Stigmatisasi Perempuan PRT
Lebih jauh lagi, JBM melihat bahwa pernyataan semacam ini juga mencerminkan pandangan yang menganggap pekerjaan rumah tangga tidak lebih mulia daripada pekerjaan “berketerampilan tinggi”. Dengan kata lain, menyatakan pekerjaan yang dilakukan sebagian besar ibu rumah tangga dan perempuan di Indonesia ini juga tidak setara dengan pekerjaan “berketerampilan tinggi”
Hadirnya pekerja rumah tangga, adalah konsekuensi yang tidak terhindarkan dari globalisasi. Di Singapura, Hong Kong, bahkan juga di Jakarta, pekerja rumah tangga menjadi sebuah kebutuhan, ketika perempuan harus bekerja di ruang publik, sementara tanggung jawab domestik, dengan perspektif partriarkis yang lazim ditemui, tetap menjadi tanggung jawab perempuan.
Padahal, dengan tekanan ekonomi yang luar biasa, perempuan bekerja adalah kebutuhan dan bukan sekedar ekspresi aktualisasi diri. Pengalihan pekerjaan domestik ini diperburuk ketika negara memilih untuk memandang kerja reproduksi seperti pekerjaan rumah tangga sebagai urusan privat dan bukan urusan publik.
Harus diakui, pekerja rumah tangga migran Indonesia, rentan eksploitasi. Dan pandangan penuh prasangka dari anggota DPR ini mencerminkan minimnya keberpihakan dari para pembuat UU untuk mendorong perlindungan yang lebih signifikan terhadap pekerja Indonesia di LN.

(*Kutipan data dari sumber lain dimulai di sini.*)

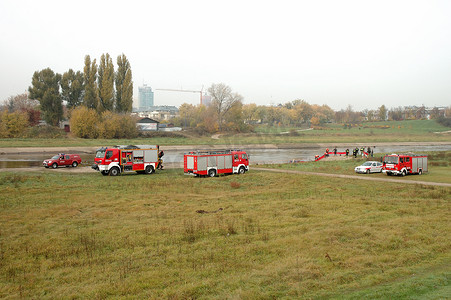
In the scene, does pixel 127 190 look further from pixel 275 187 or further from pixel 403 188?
pixel 403 188

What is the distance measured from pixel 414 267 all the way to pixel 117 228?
11023 mm

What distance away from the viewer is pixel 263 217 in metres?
17.9

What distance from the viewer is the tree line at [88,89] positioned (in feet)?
301

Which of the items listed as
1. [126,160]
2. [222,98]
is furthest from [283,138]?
[126,160]

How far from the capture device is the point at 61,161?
43969mm

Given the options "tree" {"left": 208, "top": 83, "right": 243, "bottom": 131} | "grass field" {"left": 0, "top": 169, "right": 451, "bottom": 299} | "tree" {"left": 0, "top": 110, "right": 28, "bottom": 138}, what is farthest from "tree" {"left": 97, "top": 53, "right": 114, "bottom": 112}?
"grass field" {"left": 0, "top": 169, "right": 451, "bottom": 299}

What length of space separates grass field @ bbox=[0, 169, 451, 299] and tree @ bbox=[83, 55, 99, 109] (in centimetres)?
7062

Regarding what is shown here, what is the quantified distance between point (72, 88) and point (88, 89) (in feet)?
27.7

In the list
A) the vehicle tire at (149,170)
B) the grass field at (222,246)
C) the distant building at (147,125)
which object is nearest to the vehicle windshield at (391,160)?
the grass field at (222,246)

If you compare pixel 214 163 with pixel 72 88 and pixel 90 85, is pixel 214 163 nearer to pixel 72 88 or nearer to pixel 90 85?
pixel 90 85

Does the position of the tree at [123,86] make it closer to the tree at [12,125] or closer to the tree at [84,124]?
the tree at [84,124]

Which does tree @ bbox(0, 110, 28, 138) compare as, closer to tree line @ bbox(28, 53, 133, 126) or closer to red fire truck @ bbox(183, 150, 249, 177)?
tree line @ bbox(28, 53, 133, 126)

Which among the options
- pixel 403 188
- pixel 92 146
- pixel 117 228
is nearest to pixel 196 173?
pixel 403 188

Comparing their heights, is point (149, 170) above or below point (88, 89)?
below
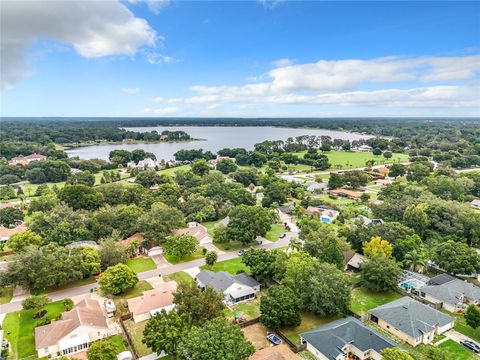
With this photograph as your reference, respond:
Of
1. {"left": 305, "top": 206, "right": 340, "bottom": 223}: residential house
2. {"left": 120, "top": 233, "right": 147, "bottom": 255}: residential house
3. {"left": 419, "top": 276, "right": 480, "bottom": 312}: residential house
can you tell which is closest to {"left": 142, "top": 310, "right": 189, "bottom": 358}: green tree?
{"left": 120, "top": 233, "right": 147, "bottom": 255}: residential house

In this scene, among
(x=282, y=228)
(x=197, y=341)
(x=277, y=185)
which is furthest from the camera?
(x=277, y=185)

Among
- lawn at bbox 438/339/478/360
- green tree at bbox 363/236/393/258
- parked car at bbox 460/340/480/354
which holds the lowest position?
lawn at bbox 438/339/478/360

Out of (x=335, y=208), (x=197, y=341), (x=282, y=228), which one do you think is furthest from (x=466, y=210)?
(x=197, y=341)

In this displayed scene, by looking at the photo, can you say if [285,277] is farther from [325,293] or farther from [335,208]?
[335,208]

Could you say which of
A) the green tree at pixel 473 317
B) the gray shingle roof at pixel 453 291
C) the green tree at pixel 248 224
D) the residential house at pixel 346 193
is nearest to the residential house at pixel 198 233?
the green tree at pixel 248 224

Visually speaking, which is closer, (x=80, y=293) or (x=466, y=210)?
(x=80, y=293)

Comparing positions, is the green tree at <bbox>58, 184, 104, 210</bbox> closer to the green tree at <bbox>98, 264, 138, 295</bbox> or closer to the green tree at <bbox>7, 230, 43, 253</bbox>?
the green tree at <bbox>7, 230, 43, 253</bbox>
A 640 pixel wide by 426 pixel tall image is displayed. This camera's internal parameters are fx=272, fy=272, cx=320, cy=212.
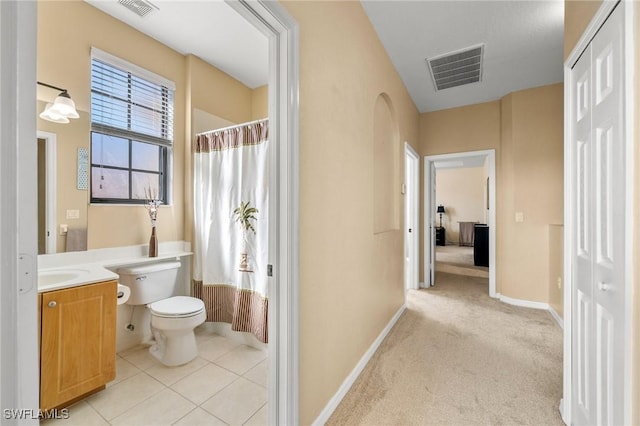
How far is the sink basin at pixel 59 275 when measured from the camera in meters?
1.79

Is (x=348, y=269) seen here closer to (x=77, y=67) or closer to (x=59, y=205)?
(x=59, y=205)

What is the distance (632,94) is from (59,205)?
10.7 ft

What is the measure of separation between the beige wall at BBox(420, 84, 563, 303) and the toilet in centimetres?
387

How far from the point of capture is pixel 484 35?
2.47m

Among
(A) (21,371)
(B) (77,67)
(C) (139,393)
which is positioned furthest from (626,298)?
(B) (77,67)

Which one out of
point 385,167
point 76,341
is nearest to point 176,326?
point 76,341

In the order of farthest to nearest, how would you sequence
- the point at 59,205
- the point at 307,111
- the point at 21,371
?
the point at 59,205 < the point at 307,111 < the point at 21,371

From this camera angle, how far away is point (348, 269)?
74.6 inches

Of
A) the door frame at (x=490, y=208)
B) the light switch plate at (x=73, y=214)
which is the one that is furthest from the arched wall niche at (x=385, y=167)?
the light switch plate at (x=73, y=214)

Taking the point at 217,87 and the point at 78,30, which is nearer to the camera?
the point at 78,30

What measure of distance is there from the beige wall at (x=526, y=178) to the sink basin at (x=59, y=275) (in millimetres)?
4608

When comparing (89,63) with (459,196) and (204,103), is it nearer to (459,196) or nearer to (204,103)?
(204,103)

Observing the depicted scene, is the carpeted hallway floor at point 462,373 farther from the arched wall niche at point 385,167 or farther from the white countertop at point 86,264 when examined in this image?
the white countertop at point 86,264

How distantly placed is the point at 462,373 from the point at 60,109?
3525 millimetres
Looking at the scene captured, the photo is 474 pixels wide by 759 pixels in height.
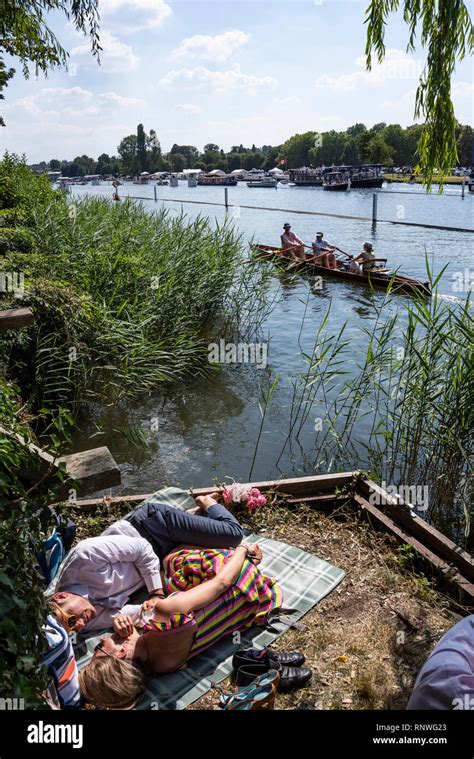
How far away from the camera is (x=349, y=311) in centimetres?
1538

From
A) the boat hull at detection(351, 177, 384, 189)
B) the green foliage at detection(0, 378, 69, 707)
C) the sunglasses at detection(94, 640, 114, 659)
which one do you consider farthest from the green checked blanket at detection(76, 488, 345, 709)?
the boat hull at detection(351, 177, 384, 189)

“Sudah saatnya negara melakukan tindakan untuk melindungi pekerja migran Indonesia di luar negeri, yang sudah menyumbang remitansi senilai lebih dari 62 T di tahun 2016. Ketimbang mengeluarkan pernyataan tidak produktif, sudah saatnya DPR sebagai pengambil kebijakan harusnya menjadi motor yang mendorong adanya: percepatan revisi UU 39 yang sudah dibahas sejak tahun 2010 dan tidak kunjung disahkan, memastikan perlindungan kepada pekerja rumah tangga dengan mendorong adanya payung hukum perlindungan pekerja rumah tangga di nasional, termasuk mendorong pemerintah untuk mengesahan Konvensi ILO 189 tentang Kerja Layak Bagi Pekerja Rumah Tangga. Payung hukum ini menjadi dasar negosiasi pemerintah Indonesia bagi perlindungan minimum pekerja rumah tangga migran di luar negeri,” ujar Savitri Wisnu.